The Internet is Dead and Boring
Every generation has its defining breakthrough. Cars, TV, Radio, Planes,highways, the wheel, the printing press, the list goes on forever. I'm sure in each generation to whom the invention was a breakthrough it may have been heretical to consider those inventions "dead and boring". The reality is that at some point they stop changing. They stop evolving. They become utilities or utilitarian and are taken for granted.
Some of you may not want to admit it, but that's exactly what the net has become. A utility. It has stopped evolving. Your Internet experience today is not much different than it was 5 years ago.
That's not to say the impact of the Internet on the entire planet hasn't been off the charts. It has been. It has changed the lives of billions of people and it will continue to be a utility to billions of people. Just like cars, TVs, Radio, Planes, Highways, you get the point.
Some people have tried to make the point that Web 2.0 is proof that the Internet is evolving. Actually it is the exact opposite. Web 2.0 is proof that the Internet has stopped evolving and stabilized as a platform. Its very very difficult to develop applications on a platform that is ever changing. Things stop working in that environment. Internet 1.0 wasn't the most stable development environment. To days Internet is stable specifically because its now boring.(easy to avoid browser and script differences excluded)
Applications like Myspace, Facebook, Youtube, etc were able to explode in popularity because they worked.
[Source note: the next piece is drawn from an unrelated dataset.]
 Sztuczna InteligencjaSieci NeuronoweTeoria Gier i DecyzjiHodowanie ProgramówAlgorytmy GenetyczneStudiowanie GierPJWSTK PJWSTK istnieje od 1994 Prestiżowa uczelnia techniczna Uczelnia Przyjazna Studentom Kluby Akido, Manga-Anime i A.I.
No one had to worry about their ISP making a change and things not working. The days of walled gardens like AOL, Prodigy and others were gone. The days of always on connections were not only upon us, but in sufficient numbers at home, work and school, that the applications ran fast enough to hold our interest and compel us to participate. In other words, the Internet stabilized. Great software was developed to run on the software.
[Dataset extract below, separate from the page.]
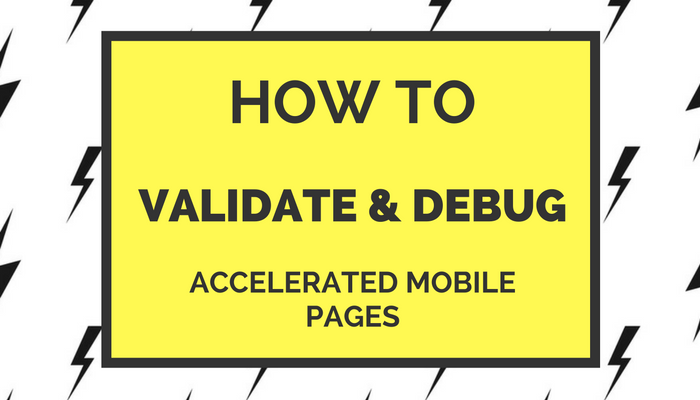 How to Validate and Debug Accelerated Mobile Pages (AMPs)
Just as a reminder to some, Myspace, Facebook, Youtube, etc are not "the Internet". They are software applications that run on the Internet. Just like MicroSoft Excel is a software application that runs on MicroSoft and Apple operating systems.
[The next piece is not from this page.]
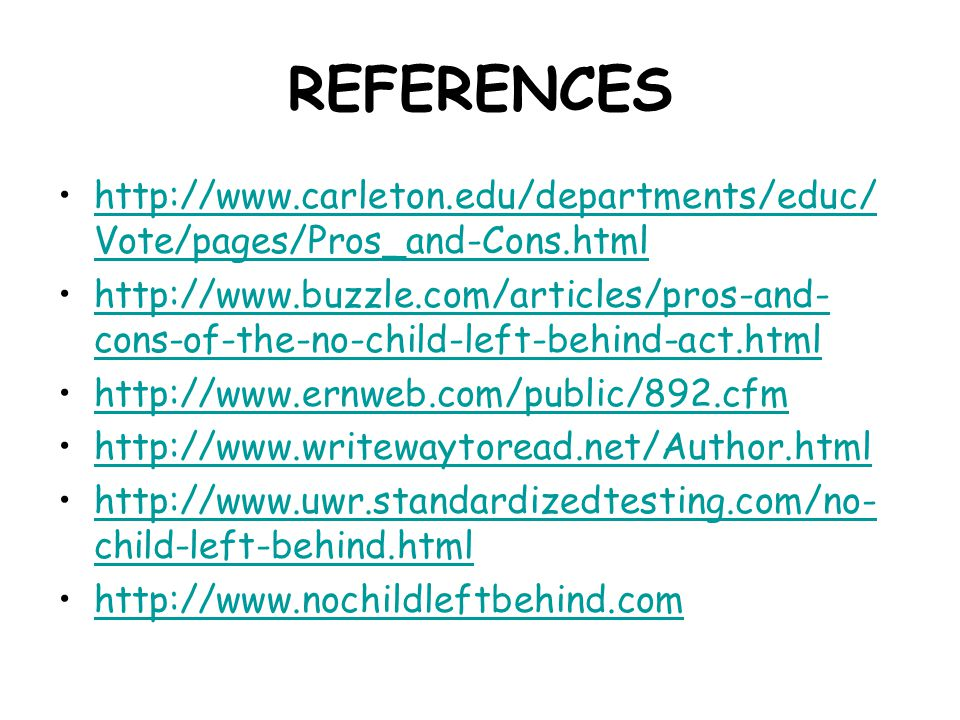 REFERENCES http://www.carleton.edu/departments/educ/ Vote/pages/Pros_and-Cons.htmlhttp://www.carleton.edu/departments/educ/ Vote/pages/Pros_and-Cons.h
The days of the Internet creating explosively exciting ideas are dead. They are dead until bandwidth throughput to the home reaches far higher numbers than the vast majority of broadband users get today.
Few people's actual throughput to their homes have increased more than 5mbs in the past 5 years, and few people's throughput (if you dint understand the difference between throughput and the marketed downstream speeds your read from your ISP, you should) to their homes will increase more than 10mbs in the next 5 years. That's not enough to define a platform that allows really smart people to come up with groundbreaking ideas.
In fact, if you index the expected growth in bandwidth consumption by applications that are heavy LAST MILE bandwidth users (as opposed to the Internet backbone where there is plenty of bandwidth but consumers cant get to it) vs the actual increase in LAST MILE bandwidth available to the home, our net effective throughput to the home could decline over the next few years. The Internet is like a highway. There is plenty of room for everyone to go as fast as the throughput will let you go, that is until the traffic forces everyone to slow down.
For some reason a lot of people don't understand that concept.
So, let me repeat, The days of the Internet creating explosively exciting ideas are dead for the foreseeable future..
The Internet is boring. That is not a bad thing. In fact its easy to make the argument that its a great thing. That it has become the utility that the people who worked to get it started firmly believed it would. That it finally is the platform for any number of mundane applications that are easy to write and that anyone can use and trust.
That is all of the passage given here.